[Stored items from a collection]
** Begin **

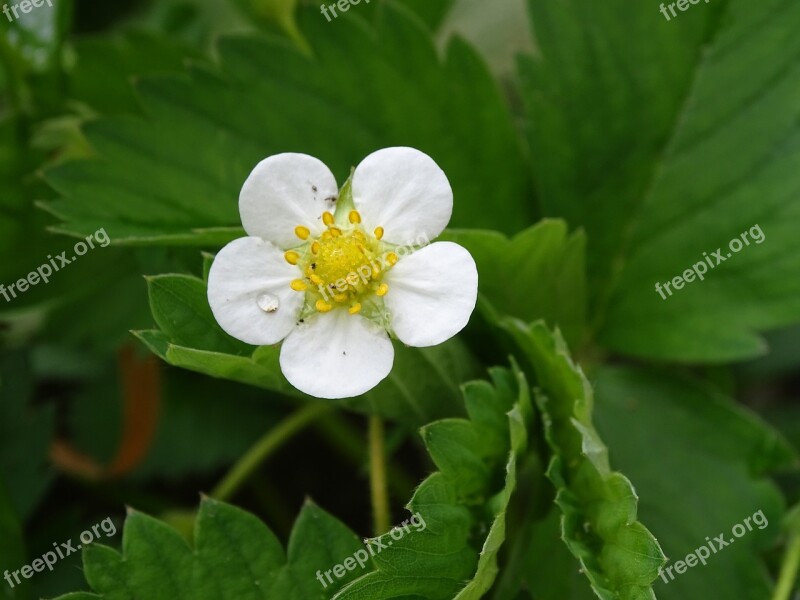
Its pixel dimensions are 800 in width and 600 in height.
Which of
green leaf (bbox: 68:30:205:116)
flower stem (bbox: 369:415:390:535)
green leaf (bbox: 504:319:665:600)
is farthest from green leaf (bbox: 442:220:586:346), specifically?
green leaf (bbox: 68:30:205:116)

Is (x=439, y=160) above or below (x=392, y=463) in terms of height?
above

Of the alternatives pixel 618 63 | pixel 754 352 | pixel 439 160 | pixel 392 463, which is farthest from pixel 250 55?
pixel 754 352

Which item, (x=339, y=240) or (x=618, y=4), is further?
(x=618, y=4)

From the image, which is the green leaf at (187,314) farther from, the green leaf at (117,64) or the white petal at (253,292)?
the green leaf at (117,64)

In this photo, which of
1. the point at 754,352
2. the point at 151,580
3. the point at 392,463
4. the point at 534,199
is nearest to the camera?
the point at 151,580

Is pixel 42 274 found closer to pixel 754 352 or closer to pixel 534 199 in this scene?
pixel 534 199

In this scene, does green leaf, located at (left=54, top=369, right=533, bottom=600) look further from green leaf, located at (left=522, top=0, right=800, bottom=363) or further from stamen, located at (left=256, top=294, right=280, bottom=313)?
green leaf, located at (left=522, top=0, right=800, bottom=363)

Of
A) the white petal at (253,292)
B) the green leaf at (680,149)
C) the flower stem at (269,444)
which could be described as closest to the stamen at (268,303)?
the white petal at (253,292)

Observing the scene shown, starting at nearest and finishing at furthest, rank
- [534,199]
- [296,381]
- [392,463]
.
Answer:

** End **

### Given instruction
Transcribe all of the data above line for line, without altering any wording. Omit the pictures from your transcription.

### Expected answer
Its pixel dimensions are 800 in width and 600 in height.
Which of
green leaf (bbox: 68:30:205:116)
flower stem (bbox: 369:415:390:535)
green leaf (bbox: 504:319:665:600)
is farthest from green leaf (bbox: 442:220:586:346), specifically?
green leaf (bbox: 68:30:205:116)

Is (x=439, y=160) above or below (x=392, y=463) in terms of height?
above

Of the alternatives pixel 618 63 | pixel 754 352 | pixel 439 160 | pixel 392 463, which is farthest from pixel 250 55?
pixel 754 352

Which item, (x=339, y=240) or (x=618, y=4), is further?
(x=618, y=4)

From the image, which is the green leaf at (187,314) farther from, the green leaf at (117,64) or the white petal at (253,292)?
the green leaf at (117,64)

In this photo, which of
1. the point at 754,352
2. the point at 151,580
3. the point at 392,463
4. the point at 534,199
is nearest to the camera?
the point at 151,580

Is pixel 42 274 found closer to pixel 754 352 or closer to pixel 534 199 in this scene?
pixel 534 199

In this scene, does green leaf, located at (left=54, top=369, right=533, bottom=600) look further from green leaf, located at (left=522, top=0, right=800, bottom=363) or further from stamen, located at (left=256, top=294, right=280, bottom=313)?
green leaf, located at (left=522, top=0, right=800, bottom=363)

Of
A) the white petal at (253,292)
B) the green leaf at (680,149)
C) the flower stem at (269,444)
which could be described as closest to the stamen at (268,303)?
the white petal at (253,292)

Observing the scene shown, starting at nearest and finishing at furthest, rank
- [534,199]
- [296,381]
- [392,463]
.
Answer:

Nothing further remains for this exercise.